**Passage to read**
The employer is required to deduct income from the payor and remit it to FRO, in accordance with directions issued by FRO.

 

Each day, FRO mails more than 6,000 pieces of case-related correspondence.  These letters and notices are sent to the three parties, as well as to lawyers, the courts, and others involved with the administration of the program.  In the middle of each month FRO implements an annual cost of living allowance (COLA) adjustment for those cases which are entitled to an adjustment during that month.  This adjustment involves a mail-out of amended support notices and/or COLA notifications to all affected payors, recipients and employers (called the COLA run).

 

FRO has categorized six employers as “multiple employers” because they garnishee funds from a large number of payors.  Rather than sending these multiple employers up to 40 individually amended support notices, FRO mails them batches of the amended notices in a single envelope.

 

Background of the Complaint

 

The COLA run for May 2000 was mailed out from May 17-23 and involved approximately 5,136 clients.  The COLA run also involves notification to affected employers.  Approximately 2,247 of these notices were printed.  The six multiple employers were all included in this mail-out.

 

Between May 18 and May 25, FRO received four telephone calls advising that individuals had received COLA adjustment notices about individuals other than themselves.  Two callers were payors, while the other two callers were phoning on behalf of the payors.  In each instance, the payors had received a batch of notices that were intended for a multiple employer.

 

On May 26, I received a call from the Attorney General asking me to investigate what appeared to be an unauthorized disclosure of personal information by FRO as a result of the May 2000 COLA run mail-out.  I agreed to conduct an investigation, and thanked the Attorney General for promptly notifying me of a potential breach of the Freedom of Information and Protection of Privacy Act (the Act).  I immediately initiated an investigation pursuant to my responsibilities under the Act.

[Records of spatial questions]
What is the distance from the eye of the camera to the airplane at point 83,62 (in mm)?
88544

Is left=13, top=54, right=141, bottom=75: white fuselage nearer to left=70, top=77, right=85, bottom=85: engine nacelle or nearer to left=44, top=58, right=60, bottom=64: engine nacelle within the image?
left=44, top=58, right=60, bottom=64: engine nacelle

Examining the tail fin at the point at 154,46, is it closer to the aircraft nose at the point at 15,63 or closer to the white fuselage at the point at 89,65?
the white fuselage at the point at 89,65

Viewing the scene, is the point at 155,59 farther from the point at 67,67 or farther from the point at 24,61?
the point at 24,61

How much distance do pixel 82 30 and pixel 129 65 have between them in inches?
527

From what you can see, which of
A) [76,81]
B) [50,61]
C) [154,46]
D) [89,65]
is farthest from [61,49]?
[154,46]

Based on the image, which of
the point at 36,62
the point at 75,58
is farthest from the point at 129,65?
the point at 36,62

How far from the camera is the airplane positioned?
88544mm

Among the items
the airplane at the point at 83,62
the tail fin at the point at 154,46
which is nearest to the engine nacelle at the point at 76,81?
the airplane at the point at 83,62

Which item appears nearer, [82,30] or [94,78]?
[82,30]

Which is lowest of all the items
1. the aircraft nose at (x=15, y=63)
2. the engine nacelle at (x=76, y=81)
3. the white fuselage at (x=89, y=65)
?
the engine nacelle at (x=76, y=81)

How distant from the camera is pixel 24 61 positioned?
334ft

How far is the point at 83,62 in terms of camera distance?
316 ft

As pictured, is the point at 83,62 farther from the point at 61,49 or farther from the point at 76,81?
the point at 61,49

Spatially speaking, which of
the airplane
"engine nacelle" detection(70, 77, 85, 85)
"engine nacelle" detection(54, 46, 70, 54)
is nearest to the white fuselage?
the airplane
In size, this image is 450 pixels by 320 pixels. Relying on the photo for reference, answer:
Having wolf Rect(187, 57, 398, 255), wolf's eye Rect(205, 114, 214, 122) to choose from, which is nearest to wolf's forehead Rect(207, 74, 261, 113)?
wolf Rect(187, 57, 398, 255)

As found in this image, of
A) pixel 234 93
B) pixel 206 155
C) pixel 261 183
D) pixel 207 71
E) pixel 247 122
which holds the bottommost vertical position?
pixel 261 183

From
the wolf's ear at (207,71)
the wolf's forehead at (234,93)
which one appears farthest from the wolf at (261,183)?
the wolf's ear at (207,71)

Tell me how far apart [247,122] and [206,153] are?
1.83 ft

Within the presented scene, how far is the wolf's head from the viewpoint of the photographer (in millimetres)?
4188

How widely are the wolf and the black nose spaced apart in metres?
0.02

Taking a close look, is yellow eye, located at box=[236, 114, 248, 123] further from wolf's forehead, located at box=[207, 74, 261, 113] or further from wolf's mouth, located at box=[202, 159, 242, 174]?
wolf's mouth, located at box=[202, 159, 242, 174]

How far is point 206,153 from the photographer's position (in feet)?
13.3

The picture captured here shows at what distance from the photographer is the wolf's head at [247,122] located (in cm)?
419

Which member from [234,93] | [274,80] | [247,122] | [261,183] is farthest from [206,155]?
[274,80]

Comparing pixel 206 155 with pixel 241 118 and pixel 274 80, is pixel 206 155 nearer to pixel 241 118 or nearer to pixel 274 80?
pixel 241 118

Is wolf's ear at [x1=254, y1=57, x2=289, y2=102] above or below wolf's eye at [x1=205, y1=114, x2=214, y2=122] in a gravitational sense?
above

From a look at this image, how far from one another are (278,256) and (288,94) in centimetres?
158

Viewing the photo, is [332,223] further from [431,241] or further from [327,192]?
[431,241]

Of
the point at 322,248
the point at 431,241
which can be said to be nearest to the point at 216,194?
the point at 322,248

**Problems**
1 - In the records, begin at the line that has "The picture captured" and stop at the end of the records. Rewrite only these lines, replacing "farthest" with "most distant" and changing nothing else.
2 - Continue the report on the Family Responsibility Office's COLA mail-out from where it stops.
The text and the records have no connection to each other.

**Exercise results**
1 -
The picture captured here shows at what distance from the photographer is the wolf's head at [247,122] located (in cm)?
419

Which member from [234,93] | [274,80] | [247,122] | [261,183] is most distant from [206,155]?
[274,80]

Comparing pixel 206 155 with pixel 241 118 and pixel 274 80, is pixel 206 155 nearer to pixel 241 118 or nearer to pixel 274 80?
pixel 241 118

Is wolf's ear at [x1=254, y1=57, x2=289, y2=102] above or below wolf's eye at [x1=205, y1=114, x2=214, y2=122] in a gravitational sense?
above

From a look at this image, how far from one another are (278,256) and (288,94) in centimetres?
158

Viewing the photo, is [332,223] further from [431,241] or further from [327,192]?
[431,241]

Of
the point at 322,248
the point at 431,241
which can be said to be nearest to the point at 216,194?
the point at 322,248

2 -
 

Before discussing the substantive issues and results of my investigation, it is important to note that my Office received the full and complete co-operation of the FRO staff.  We were quickly permitted access to all relevant individuals, documentation and premises, and everyone involved conducted themselves in an open and forthright manner.  This enabled our investigators to conduct interviews, obtain the information that they required, and to conclude the investigation in a timely fashion.

 

A list of individuals interviewed during the course of the investigation may be found in Appendix A.

 

 

Issues Arising from the Investigation

 

The following issues were identified as arising from the investigation:

 

(A)       Was the information "personal information" as defined in section 2(1) of the Act?

 

(B)       Was the disclosure of the personal information in accordance with section 42 of the Act?

 

 

RESULTS OF THE INVESTIGATION

 

Issue A:          Was the information "personal information" as defined in section 2(1) of the Act?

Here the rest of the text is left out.